A família Mutran, do Pará, está em todas as listas e aparece pela terceira vez consecutiva. Os Mutran são grandes pecuaristas e exportadores de castanha-do-pará. Nessa terceira lista, o grupo figura porque, na fazenda Cabaceira, em Marabá, foram encontrados 41 trabalhadores submetidos ao trabalho escravo, em 2002. A família fez um acordo com o Ministério Público do Trabalho e está pagando a maior multa já aplicada no país por exploração de trabalho escravo: R$ 1,35 milhão, em 18 parcelas. Por causa da prática de trabalho escravo, a Cabaceiras foi a primeira propriedade desapropriada e destinada a reforma agrária por ter o dono descumprido a legislação trabalhista ao explorar esse tipo de mão-de-obra.

Quem aparece também como reincidente é o empresário Constantino de Oliveira, que controla um dos maiores grupos de transporte urbano do país. Ele é pai de Constantino de Oliveira Júnior, presidente da Gol Linhas Aéreas. Na primeira vez, os fiscais resgataram 23 trabalhadores na fazenda Colorado, no Pará. O empresário aparece novamente, agora na terceira lista, acusado de submeter 259 trabalhadores ao trabalho escravo na fazenda Tabuleiro, na Bahia, em 2003. Duas usinas açucareiras do Rio também constam da terceira lista. A Cupim, em Campos e a Barcelos, em São João da Barra.

CNA: lista é inconstitucional

Brasília – A Confederação Nacional da Agricultura (CNA) está contestando na Justiça a decisão do Ministério do Trabalho de criar o cadastro dos empregadores que usam mão-de-obra escrava.
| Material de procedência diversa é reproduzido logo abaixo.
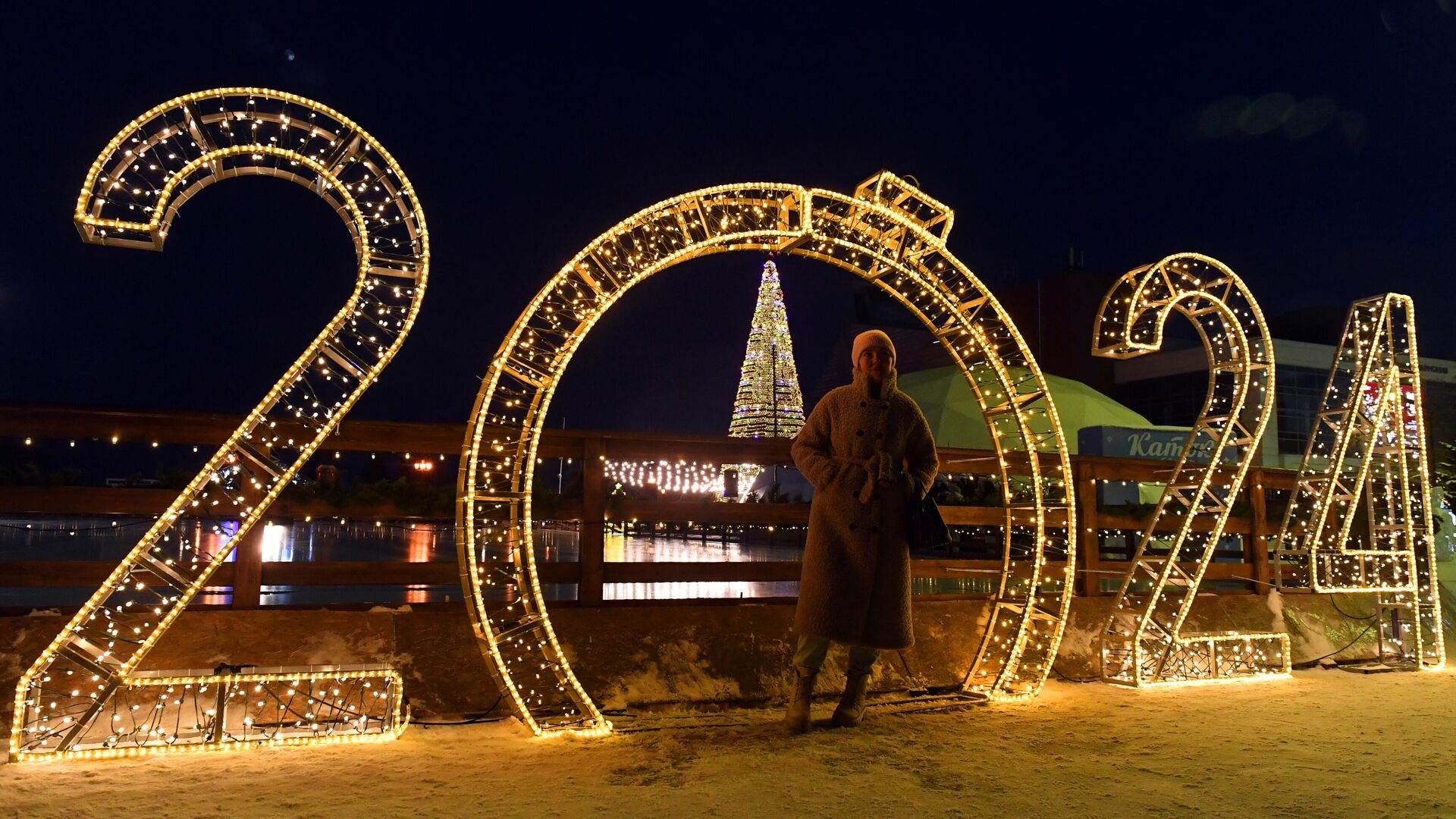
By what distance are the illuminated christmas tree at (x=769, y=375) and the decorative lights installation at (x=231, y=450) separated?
13.6m

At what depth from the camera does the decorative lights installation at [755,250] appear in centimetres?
435

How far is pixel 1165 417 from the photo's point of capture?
4047 cm

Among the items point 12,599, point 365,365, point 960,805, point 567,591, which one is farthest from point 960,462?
point 12,599

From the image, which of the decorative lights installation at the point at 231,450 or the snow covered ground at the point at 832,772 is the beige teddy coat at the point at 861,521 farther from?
the decorative lights installation at the point at 231,450

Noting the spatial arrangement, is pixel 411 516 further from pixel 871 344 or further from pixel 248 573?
pixel 871 344

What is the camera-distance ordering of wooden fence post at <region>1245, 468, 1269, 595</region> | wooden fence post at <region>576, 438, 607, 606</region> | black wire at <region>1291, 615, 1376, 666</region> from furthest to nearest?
wooden fence post at <region>1245, 468, 1269, 595</region> < black wire at <region>1291, 615, 1376, 666</region> < wooden fence post at <region>576, 438, 607, 606</region>

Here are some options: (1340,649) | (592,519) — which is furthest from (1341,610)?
(592,519)

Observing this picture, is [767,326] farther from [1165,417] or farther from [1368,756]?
[1165,417]

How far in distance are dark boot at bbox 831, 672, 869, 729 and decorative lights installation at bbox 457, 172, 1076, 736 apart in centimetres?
106

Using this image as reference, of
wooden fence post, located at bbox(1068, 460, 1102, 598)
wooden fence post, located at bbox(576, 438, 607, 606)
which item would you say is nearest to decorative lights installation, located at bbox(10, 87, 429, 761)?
wooden fence post, located at bbox(576, 438, 607, 606)

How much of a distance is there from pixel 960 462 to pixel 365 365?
368 cm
A entidade entrou com uma ação de inconstitucionalidade (Adin) no Supremo Tribunal Federal (STF) e argumenta que a portaria não dá o direito de defesa aos fazendeiros acusados de explorar o trabalho escravo. A ação está nas mãos do ministro Carlos Ayres Britto.

A portaria prevê a inclusão do nome do infrator no cadastro depois de decisão administrativa e após ser lavrado o auto de infração ao produtor no momento da fiscalização, se for detectado uso do trabalho escravo. Para os dirigentes rurais, esse artigo cerceia a defesa dos proprietários de terras e "faz com que o Ministério do Trabalho seja, ao mesmo tempo, acusador e juiz", afirma nota da CNA.

O deputado Jorge Picciani, por exemplo, afirmou que desconhecia o uso de mão-de-obra escrava na sua propriedade em Mato Grosso e admitiu que errou ao permitir que seu administrador contratasse gatos (agenciador de mão-de-obra rural) para arregimentar os trabalhadores. No acordo com o Ministério Público, o deputado se comprometeu a contratar empregados só com carteira assinada, fazer exames médicos periódicos nos trabalhadores e manter escola na fazenda. Ele disse que pretende transformar a propriedade num exemplo de respeito à legislação trabalhista.

À época em que o Ministério do Trabalho libertou trabalhadores da fazenda Tabuleiro, a assessoria de Constantino de Oliveira divulgou nota afirmando que o empresário cumpria a legislação trabalhista e negou usar trabalho escravo na sua propriedade, na Bahia. A secretária de Inspeção do Trabalho do Ministério do Trabalho, Ruth Vilela, explicou que a terceira lista apresenta o maior número de casos porque foi dada prioridade na análise desses processos.